- Untersuchter Text -
§
Abraham lebte durch Glauben (6)

1. Mose 16

Das Ausharren habe ein vollkommenes Werk

In der Geschichte des Patriarchen folgt jetzt wieder ein dunkles Blatt. Zehn lange Jahre sind verstrichen, seit ihm Gott einen Nachkommen verheissen hat, der das Land besitzen wird. In der Zwischenzeit hat Gott diese Verheissung zweimal erneuert (Kapitel 13 und 15), das zweite Mal sogar sehr deutlich: «Der aus deinem Leib hervorgehen wird, der wird dich beerben … Und Abraham glaubte dem HERRN; und er rechnete es ihm zur Gerechtigkeit.» Gott hatte sich sogar herabgelassen, sein Versprechen mit einem einseitigen Bund zu besiegeln.

Aber seither war es wieder still geworden. Es geschah nichts. Nur die Zahl der Lebensjahre des Ehepaares kletterte unaufhaltsam in die Höhe.

Gott hätte ihm sagen können: Erst wenn du hundertjährig bist, werde ich dir den Sohn von Sarah geben. Wie viel leichter wäre dann die Wartezeit zu ertragen gewesen! Aber Er tat es nicht. Warum denn nicht?

Er will, dass unser Glaube wächst und erstarkt (2. Kor 10,15; 2. Thes 1,3). Dazu braucht es Zeit; und der Glaube kann nur zunehmen, wenn er in Prüfungen kommt und sich dabei einzig auf Gott und seine Ver­heis­sun­gen stützt, nicht auf sichtbare Krücken oder auf Zeitpunkte. So sagt Jakobus: «Haltet es für lauter Freude, meine Brüder, wenn ihr in mancherlei Prüfungen fallt, da ihr wisst, dass die Bewährung eures Glaubens Ausharren bewirkt. Das Ausharren aber habe ein vollkommenes Werk, damit ihr vollkommen und vollendet seid und in nichts Mangel habt» (Jak 1,2-4). Die Früchte der Prüfungen sind so wertvoll, dass wir uns über solche Versuchungen von aussen nur freuen sollen: Sie bewirken Ausharren, zerbrechen also den Eigenwillen; das Ich und die sichtbaren Dinge treten in den Hintergrund, damit sich der Glaube an Gott klammern kann.
§
- Extrahierte Daten -
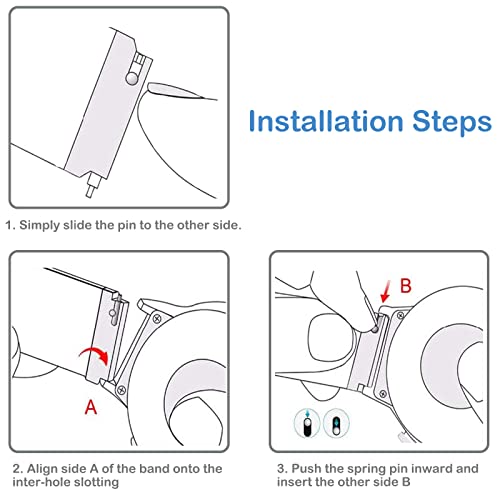 Installation Steps

1. Simply slide the pin to the other side.

A

2. Align side A of the band onto the inter-hole slotting

B

3. Push the spring pin inward and insert the other side B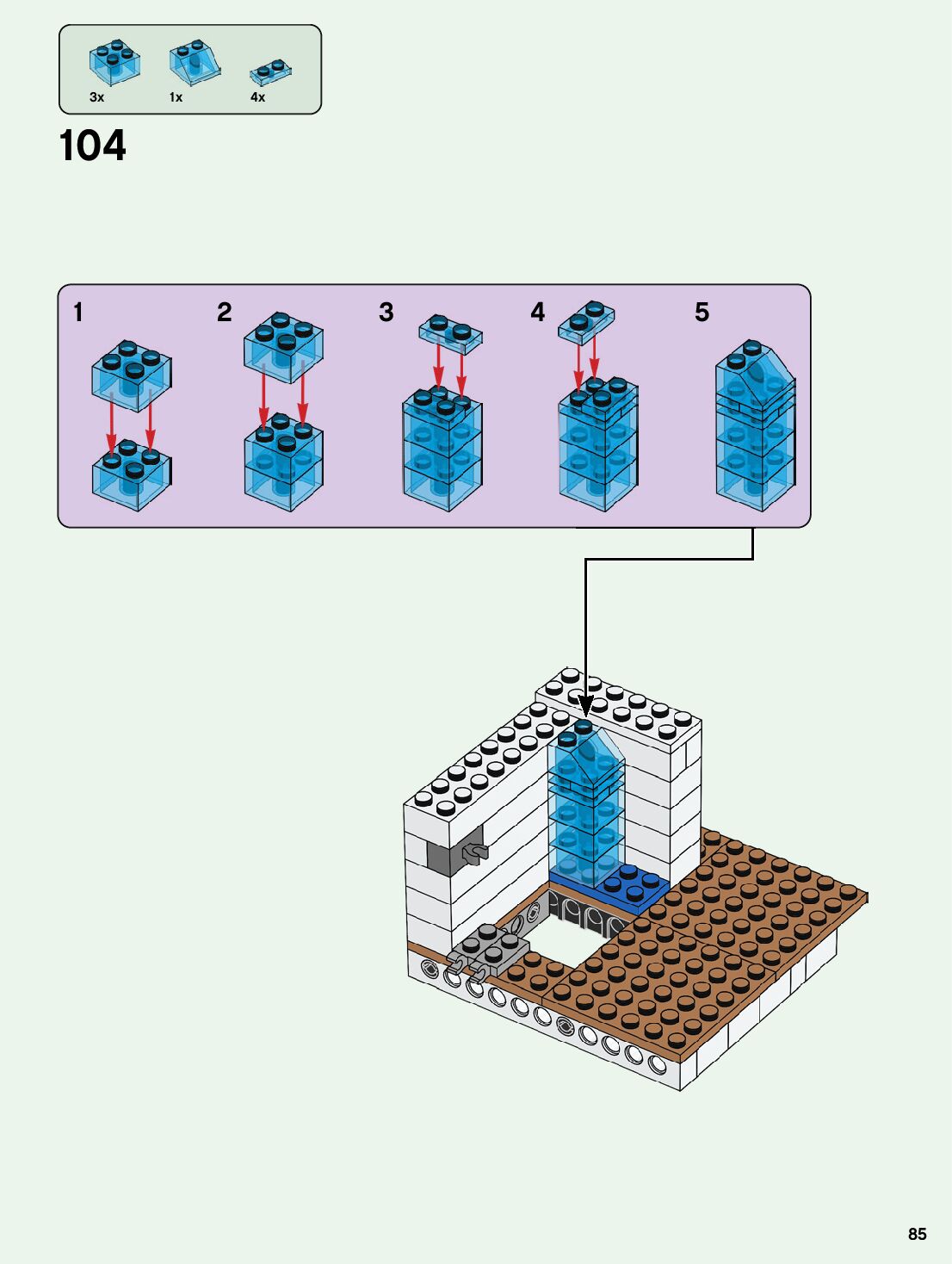 3x 1x 4x

104

1 2 3 4 5

85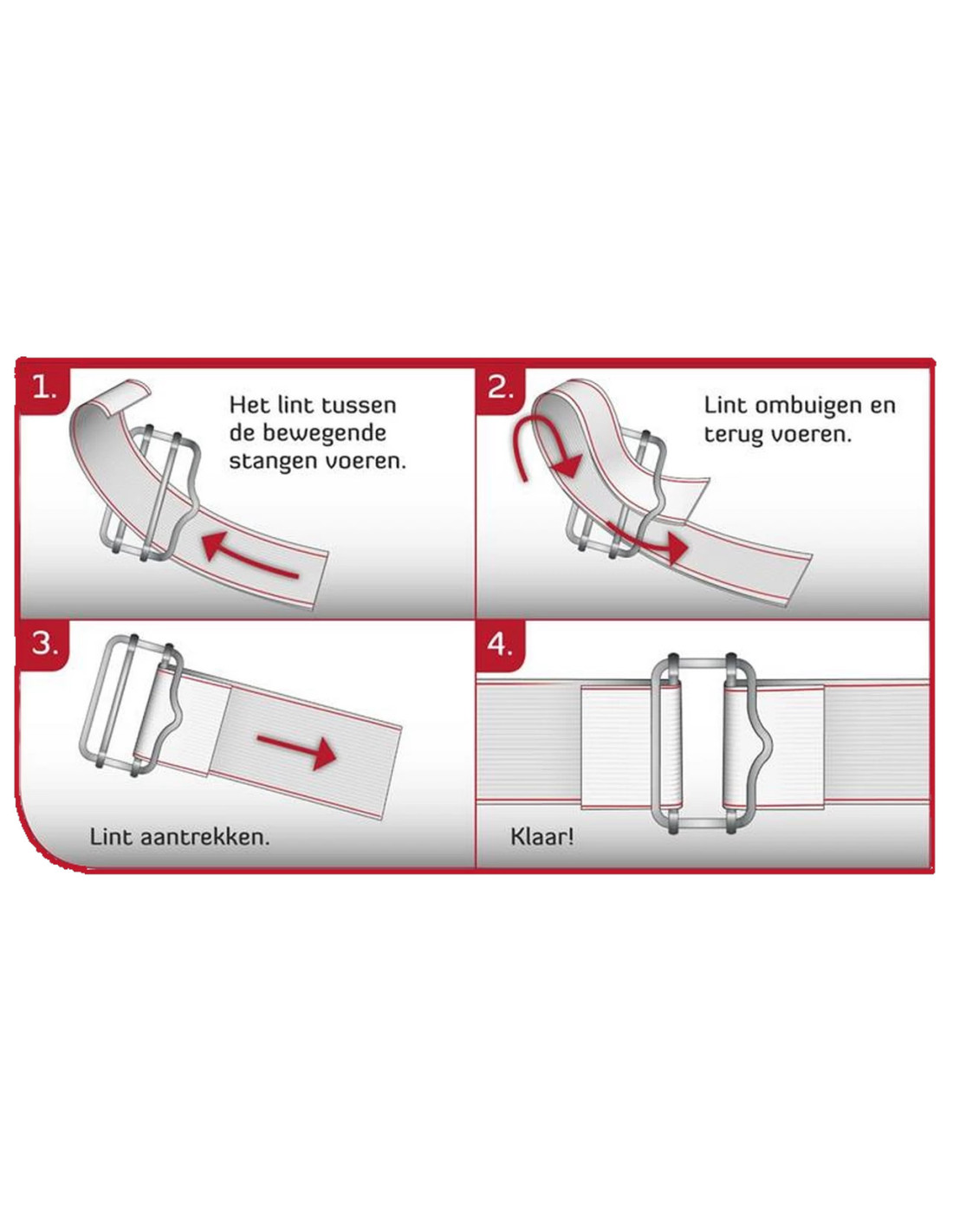 1.

Het lint tussen de bewegende stangen voeren.

2.

Lint ombuigen en terug voeren.

3.

Lint aantrekken.

4.

Klaar!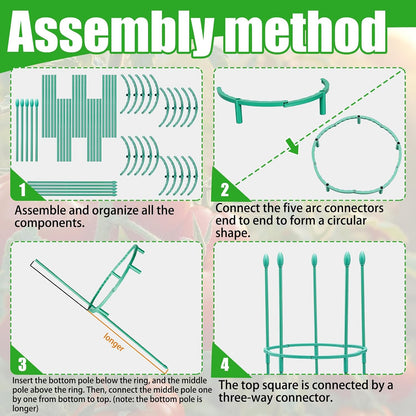 Assembly method

1

Assemble and organize all the components.

2

Connect the five arc connectors end to end to form a circular shape.

longer

3

Insert the bottom pole below the ring, and the middle pole above the ring. Then, connect the middle pole one by one from bottom to top. (note: the bottom pole is longer)

4

The top square is connected by a three-way connector.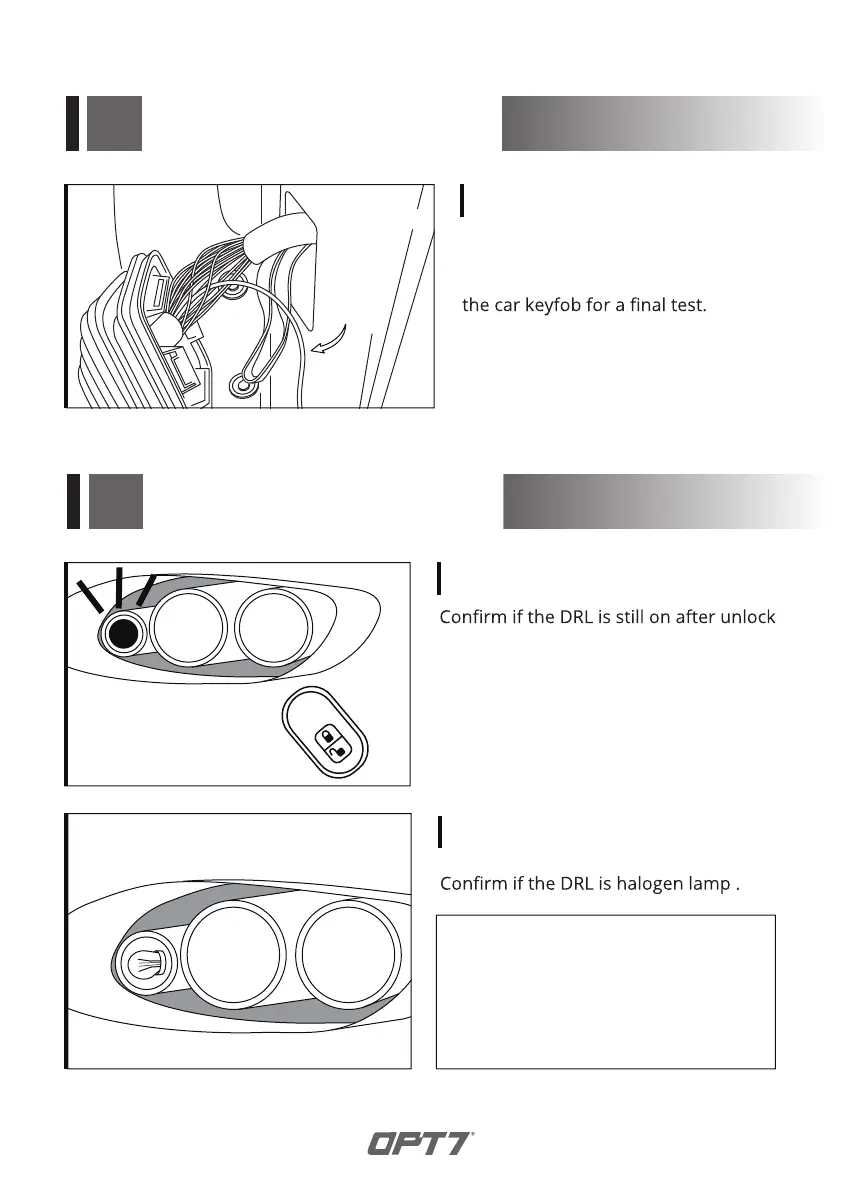 the car keyfob for a final test.

Confirm if the DRL is still on after unlock

Confirm if the DRL is halogen lamp .

OPT7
§
Gib den gesamten Text über Abrahams Warten auf die Verheissung unverändert wieder.

- Schriftliche Antwort -
Abraham lebte durch Glauben (6)

1. Mose 16

Das Ausharren habe ein vollkommenes Werk

In der Geschichte des Patriarchen folgt jetzt wieder ein dunkles Blatt. Zehn lange Jahre sind verstrichen, seit ihm Gott einen Nachkommen verheissen hat, der das Land besitzen wird. In der Zwischenzeit hat Gott diese Verheissung zweimal erneuert (Kapitel 13 und 15), das zweite Mal sogar sehr deutlich: «Der aus deinem Leib hervorgehen wird, der wird dich beerben … Und Abraham glaubte dem HERRN; und er rechnete es ihm zur Gerechtigkeit.» Gott hatte sich sogar herabgelassen, sein Versprechen mit einem einseitigen Bund zu besiegeln.

Aber seither war es wieder still geworden. Es geschah nichts. Nur die Zahl der Lebensjahre des Ehepaares kletterte unaufhaltsam in die Höhe.

Gott hätte ihm sagen können: Erst wenn du hundertjährig bist, werde ich dir den Sohn von Sarah geben. Wie viel leichter wäre dann die Wartezeit zu ertragen gewesen! Aber Er tat es nicht. Warum denn nicht?

Er will, dass unser Glaube wächst und erstarkt (2. Kor 10,15; 2. Thes 1,3). Dazu braucht es Zeit; und der Glaube kann nur zunehmen, wenn er in Prüfungen kommt und sich dabei einzig auf Gott und seine Ver­heis­sun­gen stützt, nicht auf sichtbare Krücken oder auf Zeitpunkte. So sagt Jakobus: «Haltet es für lauter Freude, meine Brüder, wenn ihr in mancherlei Prüfungen fallt, da ihr wisst, dass die Bewährung eures Glaubens Ausharren bewirkt. Das Ausharren aber habe ein vollkommenes Werk, damit ihr vollkommen und vollendet seid und in nichts Mangel habt» (Jak 1,2-4). Die Früchte der Prüfungen sind so wertvoll, dass wir uns über solche Versuchungen von aussen nur freuen sollen: Sie bewirken Ausharren, zerbrechen also den Eigenwillen; das Ich und die sichtbaren Dinge treten in den Hintergrund, damit sich der Glaube an Gott klammern kann.